This session includes three talks on the privacy issues of energy consumption data collected by smart meters. The first two talks are trying to protect the privacy of energy consumption data with different approaches while the third talk is to show how appliances activities in residential homes can be detected with the modeled energy consumption for different loads.

**Talk 1:Shepherd: Sharing Energy for Privacy Preserving in Hybrid AC-DC Microgrids** (paper link)

This work investigates the privacy issues in hybrid AC-DC microgrids, where both AC and DC transmission line exist and allow the energy sharing among buildings in the microgrids. Both adversarial models for a single home and microgrids with compromised buildings are proposed for privacy issues. An optimization problem is formulated to minimize the energy transmission in a microgrid while protecting the privacy for all the homes in the microgrid. The results show that the detection ratio with the proposed heuristic solution drops from 33% to 13% compared to battery based consumption hiding approaches.
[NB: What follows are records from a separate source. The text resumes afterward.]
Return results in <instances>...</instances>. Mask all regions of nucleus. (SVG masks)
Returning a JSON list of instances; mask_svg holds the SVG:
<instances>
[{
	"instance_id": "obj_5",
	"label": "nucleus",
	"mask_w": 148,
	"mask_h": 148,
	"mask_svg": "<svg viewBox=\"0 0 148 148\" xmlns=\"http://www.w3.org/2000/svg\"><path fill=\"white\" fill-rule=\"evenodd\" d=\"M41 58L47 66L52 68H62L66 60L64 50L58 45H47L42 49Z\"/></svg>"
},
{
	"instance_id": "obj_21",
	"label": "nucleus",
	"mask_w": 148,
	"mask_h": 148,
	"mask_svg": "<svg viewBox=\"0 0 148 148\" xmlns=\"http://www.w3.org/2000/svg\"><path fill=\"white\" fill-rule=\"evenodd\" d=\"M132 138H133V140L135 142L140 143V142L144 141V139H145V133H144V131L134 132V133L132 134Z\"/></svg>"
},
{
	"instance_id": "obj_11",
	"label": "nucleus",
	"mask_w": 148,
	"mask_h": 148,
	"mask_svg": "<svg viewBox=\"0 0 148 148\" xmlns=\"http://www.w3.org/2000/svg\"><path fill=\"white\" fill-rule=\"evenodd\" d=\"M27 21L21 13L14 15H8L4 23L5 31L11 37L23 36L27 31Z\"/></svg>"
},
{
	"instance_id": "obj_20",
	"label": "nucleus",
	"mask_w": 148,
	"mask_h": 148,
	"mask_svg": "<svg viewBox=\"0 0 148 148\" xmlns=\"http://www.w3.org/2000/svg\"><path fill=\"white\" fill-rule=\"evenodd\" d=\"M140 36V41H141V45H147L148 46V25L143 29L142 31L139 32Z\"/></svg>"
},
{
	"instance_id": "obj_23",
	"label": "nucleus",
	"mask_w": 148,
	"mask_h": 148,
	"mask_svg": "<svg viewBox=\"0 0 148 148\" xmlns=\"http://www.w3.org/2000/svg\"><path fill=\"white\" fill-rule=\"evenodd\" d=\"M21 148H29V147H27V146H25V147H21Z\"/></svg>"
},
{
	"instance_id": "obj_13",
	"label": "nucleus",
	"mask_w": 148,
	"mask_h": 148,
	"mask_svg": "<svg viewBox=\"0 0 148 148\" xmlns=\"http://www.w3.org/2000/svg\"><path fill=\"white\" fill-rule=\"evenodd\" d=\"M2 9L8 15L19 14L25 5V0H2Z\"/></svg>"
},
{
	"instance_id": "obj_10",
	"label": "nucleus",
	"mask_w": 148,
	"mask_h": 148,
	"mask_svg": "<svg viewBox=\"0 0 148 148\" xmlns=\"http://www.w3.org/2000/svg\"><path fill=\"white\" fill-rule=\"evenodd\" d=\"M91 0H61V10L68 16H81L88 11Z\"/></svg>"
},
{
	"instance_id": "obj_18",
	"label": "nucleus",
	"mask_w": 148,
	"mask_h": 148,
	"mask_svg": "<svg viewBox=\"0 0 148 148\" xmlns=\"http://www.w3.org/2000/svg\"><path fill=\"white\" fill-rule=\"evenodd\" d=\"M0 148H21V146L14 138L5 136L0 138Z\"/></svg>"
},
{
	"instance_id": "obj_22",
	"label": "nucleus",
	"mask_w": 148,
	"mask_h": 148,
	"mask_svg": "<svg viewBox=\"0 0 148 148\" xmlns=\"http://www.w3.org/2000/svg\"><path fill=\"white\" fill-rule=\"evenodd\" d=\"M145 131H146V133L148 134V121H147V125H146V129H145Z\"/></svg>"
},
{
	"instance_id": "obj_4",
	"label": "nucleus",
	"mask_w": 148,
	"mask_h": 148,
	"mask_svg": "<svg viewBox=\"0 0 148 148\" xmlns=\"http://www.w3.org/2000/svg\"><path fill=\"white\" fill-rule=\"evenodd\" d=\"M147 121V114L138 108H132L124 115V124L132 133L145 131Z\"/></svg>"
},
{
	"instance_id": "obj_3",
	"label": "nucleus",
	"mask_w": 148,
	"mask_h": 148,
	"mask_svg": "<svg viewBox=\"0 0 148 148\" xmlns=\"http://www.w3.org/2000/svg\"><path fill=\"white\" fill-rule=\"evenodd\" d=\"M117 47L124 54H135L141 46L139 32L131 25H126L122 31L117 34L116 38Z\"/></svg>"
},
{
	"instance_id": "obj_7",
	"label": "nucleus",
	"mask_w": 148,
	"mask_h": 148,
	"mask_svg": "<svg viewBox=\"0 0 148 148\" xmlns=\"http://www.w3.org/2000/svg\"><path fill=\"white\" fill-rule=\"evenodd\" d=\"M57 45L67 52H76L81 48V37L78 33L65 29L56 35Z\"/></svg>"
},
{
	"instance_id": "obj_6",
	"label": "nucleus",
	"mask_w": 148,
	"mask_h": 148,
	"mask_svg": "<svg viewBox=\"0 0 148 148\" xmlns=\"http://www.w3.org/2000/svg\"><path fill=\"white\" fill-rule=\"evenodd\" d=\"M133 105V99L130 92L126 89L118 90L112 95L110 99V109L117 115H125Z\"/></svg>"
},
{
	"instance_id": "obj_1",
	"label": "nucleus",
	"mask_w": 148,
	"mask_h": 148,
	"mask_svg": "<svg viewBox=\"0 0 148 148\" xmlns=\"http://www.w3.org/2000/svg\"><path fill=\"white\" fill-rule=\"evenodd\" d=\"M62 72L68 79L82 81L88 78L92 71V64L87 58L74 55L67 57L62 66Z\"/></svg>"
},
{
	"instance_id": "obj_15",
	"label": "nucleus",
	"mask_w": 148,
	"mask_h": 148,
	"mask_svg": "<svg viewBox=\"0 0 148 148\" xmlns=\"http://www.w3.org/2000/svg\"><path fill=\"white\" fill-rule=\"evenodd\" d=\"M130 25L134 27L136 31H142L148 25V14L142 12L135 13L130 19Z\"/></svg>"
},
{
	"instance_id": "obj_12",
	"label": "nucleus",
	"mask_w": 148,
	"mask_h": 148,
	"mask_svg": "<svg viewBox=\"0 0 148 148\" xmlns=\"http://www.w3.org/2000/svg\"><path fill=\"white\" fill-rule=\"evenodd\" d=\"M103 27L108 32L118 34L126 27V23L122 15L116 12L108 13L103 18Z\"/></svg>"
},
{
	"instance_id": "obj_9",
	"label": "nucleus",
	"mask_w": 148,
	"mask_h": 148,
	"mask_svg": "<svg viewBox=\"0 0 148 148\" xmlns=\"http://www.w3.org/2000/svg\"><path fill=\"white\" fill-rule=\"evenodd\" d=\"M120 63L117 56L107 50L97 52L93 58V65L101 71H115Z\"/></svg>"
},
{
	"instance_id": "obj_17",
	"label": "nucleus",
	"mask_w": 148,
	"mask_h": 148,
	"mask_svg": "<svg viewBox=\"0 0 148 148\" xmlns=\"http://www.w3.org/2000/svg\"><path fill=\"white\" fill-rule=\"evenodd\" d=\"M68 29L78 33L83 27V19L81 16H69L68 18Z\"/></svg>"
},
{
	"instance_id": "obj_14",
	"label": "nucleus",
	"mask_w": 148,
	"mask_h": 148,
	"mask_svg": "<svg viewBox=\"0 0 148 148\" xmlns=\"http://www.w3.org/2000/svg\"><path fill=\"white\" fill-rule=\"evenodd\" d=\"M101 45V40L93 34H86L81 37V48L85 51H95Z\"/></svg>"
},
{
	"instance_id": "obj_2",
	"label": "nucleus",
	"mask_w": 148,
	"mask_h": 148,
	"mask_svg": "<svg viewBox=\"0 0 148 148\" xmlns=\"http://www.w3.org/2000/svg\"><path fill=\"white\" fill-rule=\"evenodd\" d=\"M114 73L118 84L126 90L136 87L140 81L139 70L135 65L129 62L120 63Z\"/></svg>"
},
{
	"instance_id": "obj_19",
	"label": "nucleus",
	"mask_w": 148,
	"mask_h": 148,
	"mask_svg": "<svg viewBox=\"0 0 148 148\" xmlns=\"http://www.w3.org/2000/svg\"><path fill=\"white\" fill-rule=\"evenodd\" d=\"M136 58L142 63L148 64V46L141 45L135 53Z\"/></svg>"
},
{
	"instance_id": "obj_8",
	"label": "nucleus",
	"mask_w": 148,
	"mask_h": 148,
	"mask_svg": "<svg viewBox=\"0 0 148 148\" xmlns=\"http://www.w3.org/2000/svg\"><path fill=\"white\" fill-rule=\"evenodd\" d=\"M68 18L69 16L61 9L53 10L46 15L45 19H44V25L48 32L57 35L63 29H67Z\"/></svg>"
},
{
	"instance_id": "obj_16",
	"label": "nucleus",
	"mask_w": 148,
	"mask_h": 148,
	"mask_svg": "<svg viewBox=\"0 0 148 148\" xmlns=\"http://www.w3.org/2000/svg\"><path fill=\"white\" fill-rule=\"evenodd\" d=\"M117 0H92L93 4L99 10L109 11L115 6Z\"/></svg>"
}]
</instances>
Q: why there is privacy issue in the proposed setting?

The utility company tries to collect high granularity energy consumption in homes for control or billing purposes. However, they may sell the collected data to third party and the third party may utilize the data to analyze the activity patterns of people for advertisements.

**Talk 2:Towards Provable Privacy Guarantees Using Rechargeable Energy-Storage Devices **(paper link)

Different from the first talk, this talk is to utilize the rechargeable energy storage devices (e.g., batteries) to hide energy consumption information. The main idea is to change the energy consumption of a load by charging and discharging the battery. The goal of this work is to analyze the privacy guarantees for such strategies. Then a charging strategy is proposed to fulfill the requirement that the charging/discharging rates follow a generalized Irwin-Hall (GIH) distribution. The experiments show that the proposed strategy can give good privacy guarantees and outperforms conventional charging strategies.

Q: The batteries deployed are not supposed for protecting privacy, right? If the batteries is mainly used for protecting privacy, what about the initial purpose?

The work is to investigate the theoretical performance we can achieve if we utilize the battery for protecting the privacy. It can be further discussed how to balance between protecting privacy and other purposes for batteries.

**Talk 3: Non-Intrusive Model Derivation: Automated Modeling of Residential Electrical Loads **(paper link)

This talk is to provide the insight of complex energy consumption patterns of different appliances in the residential buildings. The loads are categorized into four basic types: resistive, inductive, capacitive and non-linear and the corresponding consumption models for different appliances are proposed. The Non-Intrusive Model Derivation (NIMD) approach is presented for automated modeling of electrical loads: i) when the loads are turned on or off; ii) what are the usage patterns of different loads. The experimental evaluation showed that the automated models are within 1% of the ground truth.